Data ingest¶
DataRobot Location AI enables tapping into existing geospatial data sources through a variety of pathways, including:
- Native geospatial files
- Spatially-enabled database table
- Auto-recognized spatial coordinates
- User transformations to location variable type
Connecting directly to geospatial data saves the time and resources required for exporting from native geospatial data formats in a Geographic Information System (GIS) or a data preparation tool. DataRobot Location AI’s ability to automatically recognize geospatial data in non-native formats also allows non-traditional Geospatial Analysts to work explicitly with spatial data.
Native geospatial data¶
DataRobot Location AI supports ingest of these native geospatial data formats:
- ESRI Shapefiles
- GeoJSON
- ESRI File Geodatabase
- Well Known Text (embedded in table column)
- PostGIS Databases
Native geospatial file formats are uploaded to DataRobot in the same way as non-geospatial formats—such as drag-and-drop, URL upload, and using the AI Catalog.
ESRI Shapefiles¶
ESRI Shapefiles are a common native geospatial format, created in the late-1990s and still in wide use today. Shapefiles are a multifile format that require, at a minimum, the .shp
, .shx
, and .dbf
extensions for completion. Because of the multifile nature of the format, DataRobot Location AI accepts ZIP archived files that include these extensions and the additional .prj
extension describing the Coordinate Reference System (CRS) for the data.
GeoJSON¶
GeoJSON is a more recent geospatial file format, often used in web mapping applications, and was submitted as a specification by the Internet Engineering Task Force (IETF). Unlike ESRI Shapefiles, GeoJSON is a single file format that describes the Coordinate Reference System (CRS) within the file itself.
ESRI File Geodatabase¶
ESRI File Geodatabase is a proprietary format that approximates a database through a nested folder structure. Location AI can read a File Geodatabase directory (with extension .gdb
) in a ZIP archive with extension .gdb.zip
. Location AI reads the first layer in a Geodatabase file.
Well Known Text¶
Well Known Text (WKT) is a markup language described in the Open Geospatial Consortium’s (OGC) Simple Feature Access specification. WKT is a versatile representation of vector geospatial geometries and can be utilized in any of DataRobot AutoML’s existing file types as a feature describing the geometry associated with a row. See the “WKT” column in the figure below.
PostGIS Databases¶
Configuring PostGIS ingest follows the same workflow as non-geospatial databases.
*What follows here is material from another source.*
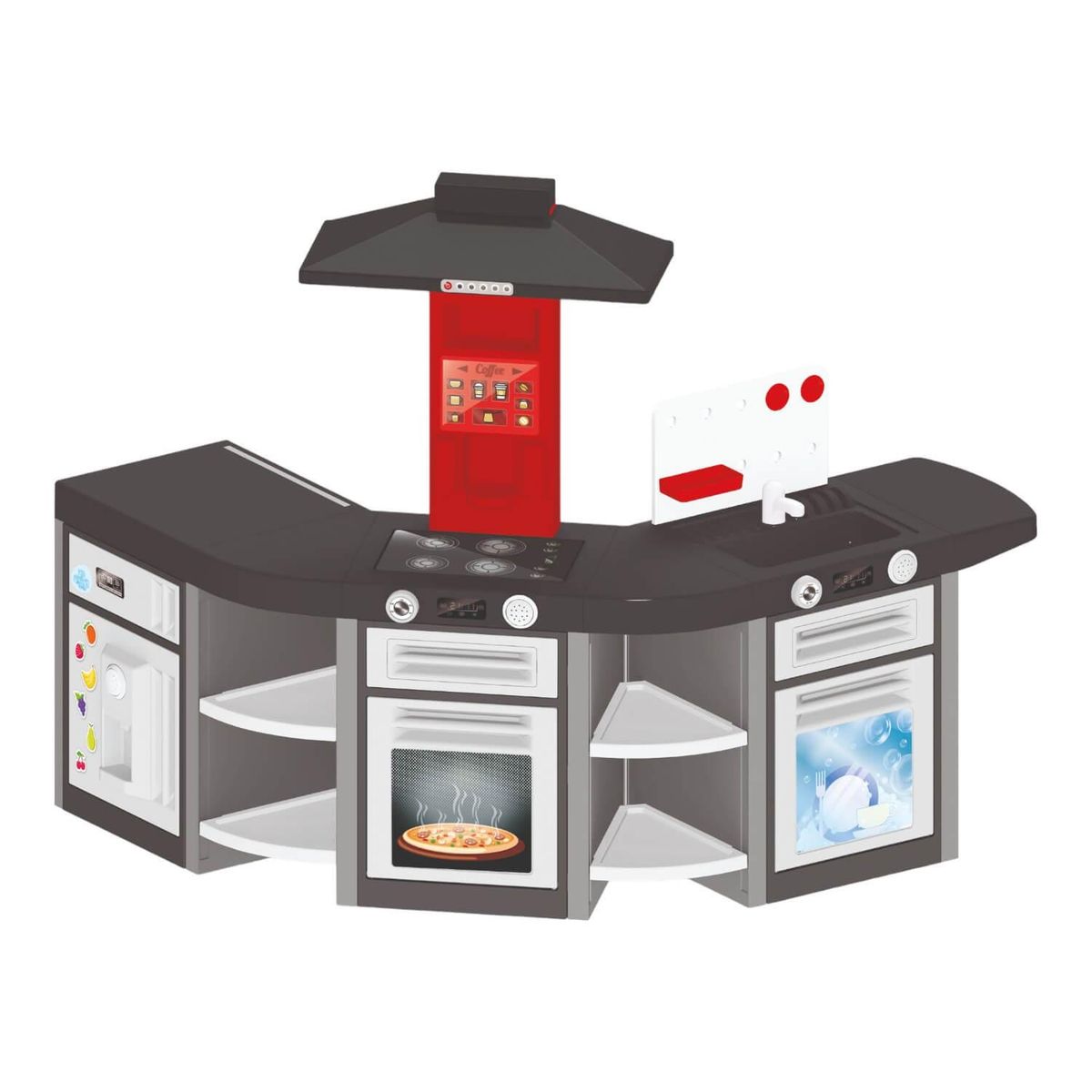 DOLU - Cocina Juguete Plastica Triple + Accesorio 139x65x100Cm Dolu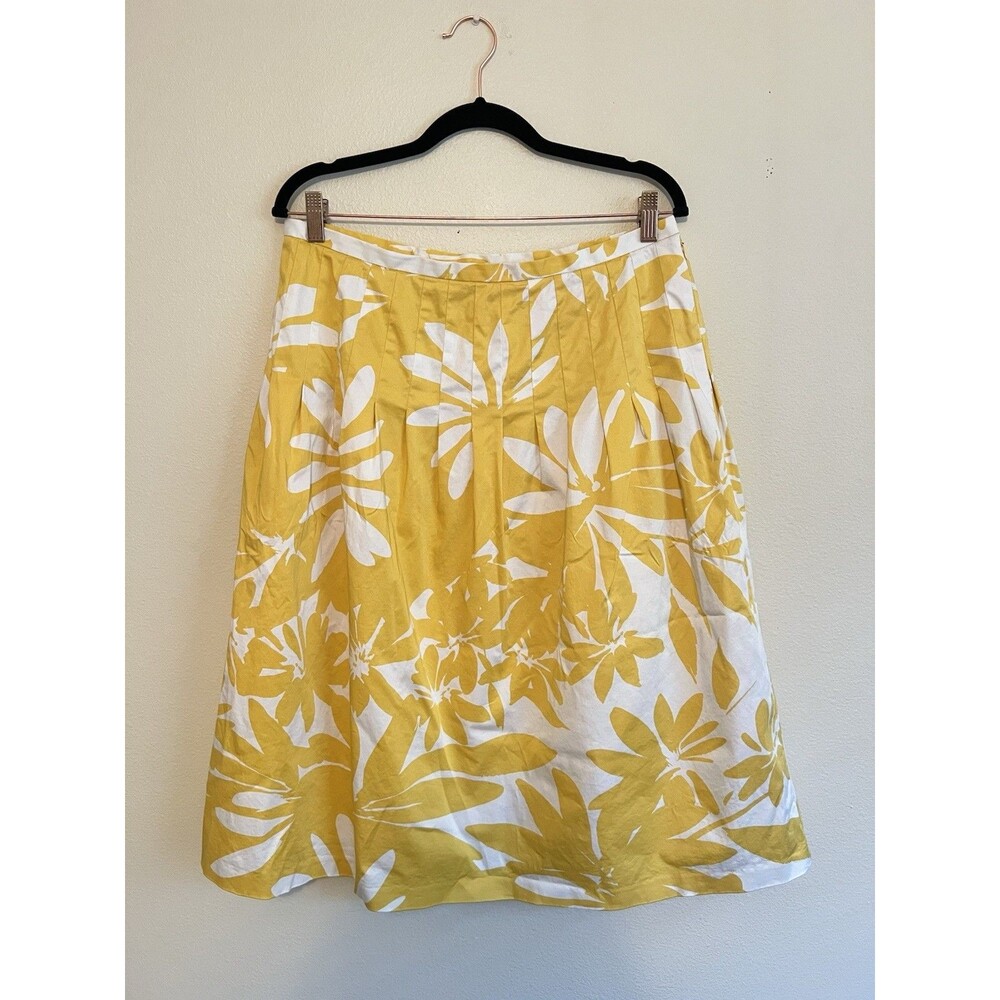 Lafayette 148 Skirt Women’s Size 14 Yellow And White Floral Knee Length Side Zip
Auto-recognition of location data¶
In addition to native geospatial data ingest, DataRobot Location AI can automatically detect location data within non-geospatial formats. DataRobot Location AI will automatically recognize location variables when the columns contain the name latitude and longitude and contain values in these formats:
-
Decimal degrees
-
Degrees minutes seconds
- -46° 37′ 59.988″ and -23° 33′
- 46.63333W and 23.55S
- 46*37′59.98"W and 23*33′S
- W 46D 37m 59.988s and S 23D 33m
DataRobot marks geometry features created as the result of auto-recognized spatial coordinates with an icon in the Data page.
User transformation to location data¶
When spatial coordinates embedded in non-geospatial file formats are not recognized, you can still use DataRobot variable type transform functionality to create a location feature. To transform data into a location feature:
-
Navigate to one of the parent coordinate features and expand the feature listing; select Var Type Transform from the feature menu.
-
In the Numeric/Categorical Transformation dialog, select Location from the Transform Numeric/Categorical to dropdown.
-
Two additional dropdown menus appear—Latitude and Longitude. Select from the existing feature set to specify the parent coordinates.
-
Click Create feature.
The new feature appears after its parent feature as a new row in the Data table, noted with an icon indicating it is user-created.
Location variable type¶
In addition to the traditional variable types of numeric, categorical, and date, Location AI adds a location variable type to provide explicit treatment of spatial data in DataRobot models.
The location variable type supports the 2d geometric primitives as specified in the OGC Simple Feature Access specification and some multipart geometries. These include support for:
- Point/MultiPoint
- LineString/MultiLineString
- Polygon/MultiPolygon
Location variables improve DataRobot’s ability to handle location data throughout the AutoML workflow, including model blueprints, feature importance calculations, and visualizations.